I have reprinted it here, but you can see the entire blog post here.
Dear Parents and Carers
We want to do everything we can to help your child to read and write – and we will. We teach children how to read. We teach them how to write.
But we want them to read and write really well so that they are confident when they see pages of writing that they haven’t seen before and so that they are confident when we ask them to write things.
But if you help us, your child will do really well.
If you have young children, please make sure that you read to them. Try to do this once a day. We can give you books to read to your children but you can get some books from the local library, some local shops, from catalogues and from online shopping.
We also run a school bookshop where you can buy books.
The most important thing you should do is make sure that your children see plenty of books or magazines or comics – or all three.
Why is this all so important?
1. In school, we ask children to read things and find out what’s important – ‘browsing’. It is very hard to teach browsing.
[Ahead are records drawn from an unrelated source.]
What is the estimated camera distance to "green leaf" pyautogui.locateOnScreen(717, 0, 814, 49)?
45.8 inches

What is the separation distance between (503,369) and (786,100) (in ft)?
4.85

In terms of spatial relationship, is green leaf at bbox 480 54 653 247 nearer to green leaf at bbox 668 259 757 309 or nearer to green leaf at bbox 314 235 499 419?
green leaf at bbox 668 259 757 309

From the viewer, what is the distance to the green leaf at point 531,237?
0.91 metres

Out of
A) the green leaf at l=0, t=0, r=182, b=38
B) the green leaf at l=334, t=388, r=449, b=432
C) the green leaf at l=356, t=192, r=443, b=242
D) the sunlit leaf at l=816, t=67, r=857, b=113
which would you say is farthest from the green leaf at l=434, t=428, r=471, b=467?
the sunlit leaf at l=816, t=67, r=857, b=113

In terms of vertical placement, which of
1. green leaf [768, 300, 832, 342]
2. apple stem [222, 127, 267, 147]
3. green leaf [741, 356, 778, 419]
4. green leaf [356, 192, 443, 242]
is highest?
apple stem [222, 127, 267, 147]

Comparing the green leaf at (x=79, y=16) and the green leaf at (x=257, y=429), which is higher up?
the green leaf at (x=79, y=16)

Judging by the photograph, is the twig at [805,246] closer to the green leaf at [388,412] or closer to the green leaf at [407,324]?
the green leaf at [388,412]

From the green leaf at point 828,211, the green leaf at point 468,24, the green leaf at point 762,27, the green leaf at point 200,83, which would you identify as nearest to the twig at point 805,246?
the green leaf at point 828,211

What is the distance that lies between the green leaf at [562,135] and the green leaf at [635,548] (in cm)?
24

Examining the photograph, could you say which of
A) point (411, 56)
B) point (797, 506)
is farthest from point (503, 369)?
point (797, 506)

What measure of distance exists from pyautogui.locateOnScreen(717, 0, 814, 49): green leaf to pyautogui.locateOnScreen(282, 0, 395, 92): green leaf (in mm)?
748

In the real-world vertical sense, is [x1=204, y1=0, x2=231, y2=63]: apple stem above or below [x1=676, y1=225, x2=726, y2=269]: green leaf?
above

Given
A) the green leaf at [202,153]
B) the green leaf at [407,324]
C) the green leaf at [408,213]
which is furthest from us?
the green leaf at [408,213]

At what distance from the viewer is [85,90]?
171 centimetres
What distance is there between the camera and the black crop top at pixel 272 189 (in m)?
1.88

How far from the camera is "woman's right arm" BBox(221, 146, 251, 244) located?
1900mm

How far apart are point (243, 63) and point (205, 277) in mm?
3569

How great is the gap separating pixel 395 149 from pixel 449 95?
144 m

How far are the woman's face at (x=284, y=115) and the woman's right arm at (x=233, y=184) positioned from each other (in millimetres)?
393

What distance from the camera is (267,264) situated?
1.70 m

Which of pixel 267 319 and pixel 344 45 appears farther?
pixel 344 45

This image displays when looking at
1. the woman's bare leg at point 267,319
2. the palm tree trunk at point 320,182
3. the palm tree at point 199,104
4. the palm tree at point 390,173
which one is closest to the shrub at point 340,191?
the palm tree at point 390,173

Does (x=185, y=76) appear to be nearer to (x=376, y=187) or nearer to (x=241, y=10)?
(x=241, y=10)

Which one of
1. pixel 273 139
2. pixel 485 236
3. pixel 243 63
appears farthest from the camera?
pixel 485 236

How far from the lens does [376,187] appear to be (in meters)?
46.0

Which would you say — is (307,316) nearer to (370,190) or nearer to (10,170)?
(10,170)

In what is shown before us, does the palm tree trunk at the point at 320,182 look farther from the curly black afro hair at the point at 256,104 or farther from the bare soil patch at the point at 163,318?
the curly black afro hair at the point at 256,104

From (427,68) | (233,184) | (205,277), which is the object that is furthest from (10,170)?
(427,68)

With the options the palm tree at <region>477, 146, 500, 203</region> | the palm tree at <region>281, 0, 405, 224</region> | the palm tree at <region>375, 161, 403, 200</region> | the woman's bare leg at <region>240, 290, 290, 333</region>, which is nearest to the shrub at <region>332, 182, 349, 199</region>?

The best way to learn browsing is going to a bookshop, going to a library or sitting with a pile of books or magazines and choosing what you want to read, or just sorting your books and magazines in ways that you like.
2. In school, we ask children to think about difficult ideas. This might be about, say, why or how things happened in history. It might be when we ask children to think about ‘if’ and ‘why’. If children read lots of different kinds of books, they will start to think about such things as part of their reading.
3. In school, we ask children to think beyond themselves, to think about why or how other people think and behave. If children read lots of different kinds of books, they will start to think about such things as part of their reading.
4. In school, we want children to ask questions, wonder about things, be curious and interested. Again, if children read lots of different kinds of books, they will be children who do just that: ask questions, wonder, be curious and interested.
5. Like adults, children are full of feelings and thoughts. Like adults, these sometimes boil over and the children don’t always know what to do with them. Reading books often show us people facing up to problems and finding ways to deal with them. This means that reading books helps children find ways of dealing with their feelings and thoughts.
We know from research all over the world that children who read widely and often and who have plenty of books or magazines to read do better at school than children who don’t have books and magazines.
Here are some important addresses and websites: [to be filled in]
Your local library – where you can take out 12 books on one ticket! [to be filled in]
Your local shops where they sell books and magazines and comics [to be filled in]
Book catalogues for children online [to be filled in]
Read books with your children.
Get hold of books for your children.
We are going to hold meeting to talk about books and your children. Perhaps we can start up a parents’ committee of Books Champions to take this on further.
The date for this meeting is: [to be filled in] and we’ve invited […….] to speak at it.